::: SUPPLIED DATA :::

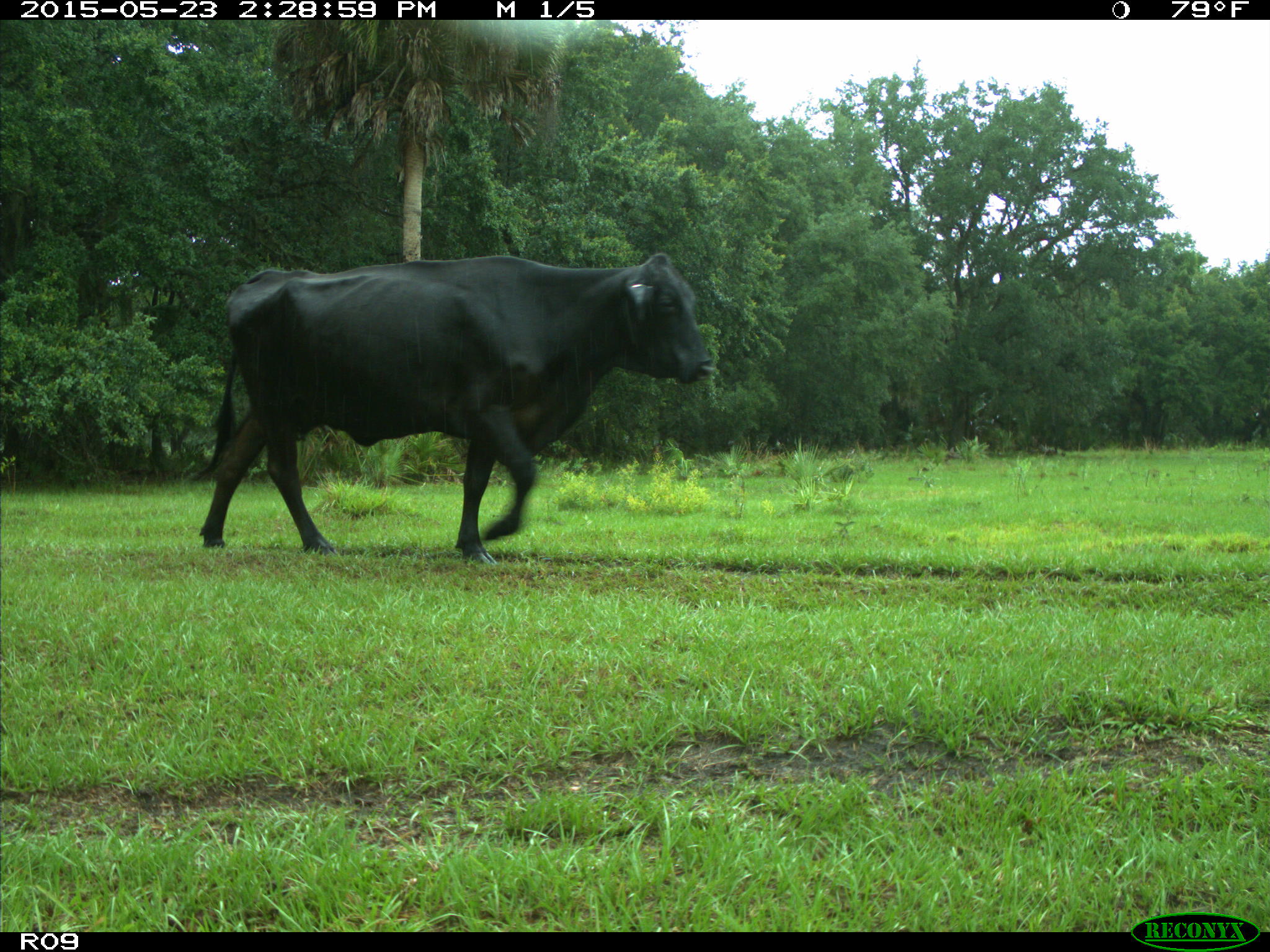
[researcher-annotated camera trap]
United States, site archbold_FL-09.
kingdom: Animalia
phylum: Chordata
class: Mammalia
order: Artiodactyla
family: Bovidae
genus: Bos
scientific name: Bos taurus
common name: domestic cow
Bos taurus (domestic cow).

:::

— TASK STATEMENT —
Give the records again exactly, without pictures.

— TASK RESULT —
[researcher-annotated camera trap]
United States, site archbold_FL-09.
kingdom: Animalia
phylum: Chordata
class: Mammalia
order: Artiodactyla
family: Bovidae
genus: Bos
scientific name: Bos taurus
common name: domestic cow
Bos taurus (domestic cow).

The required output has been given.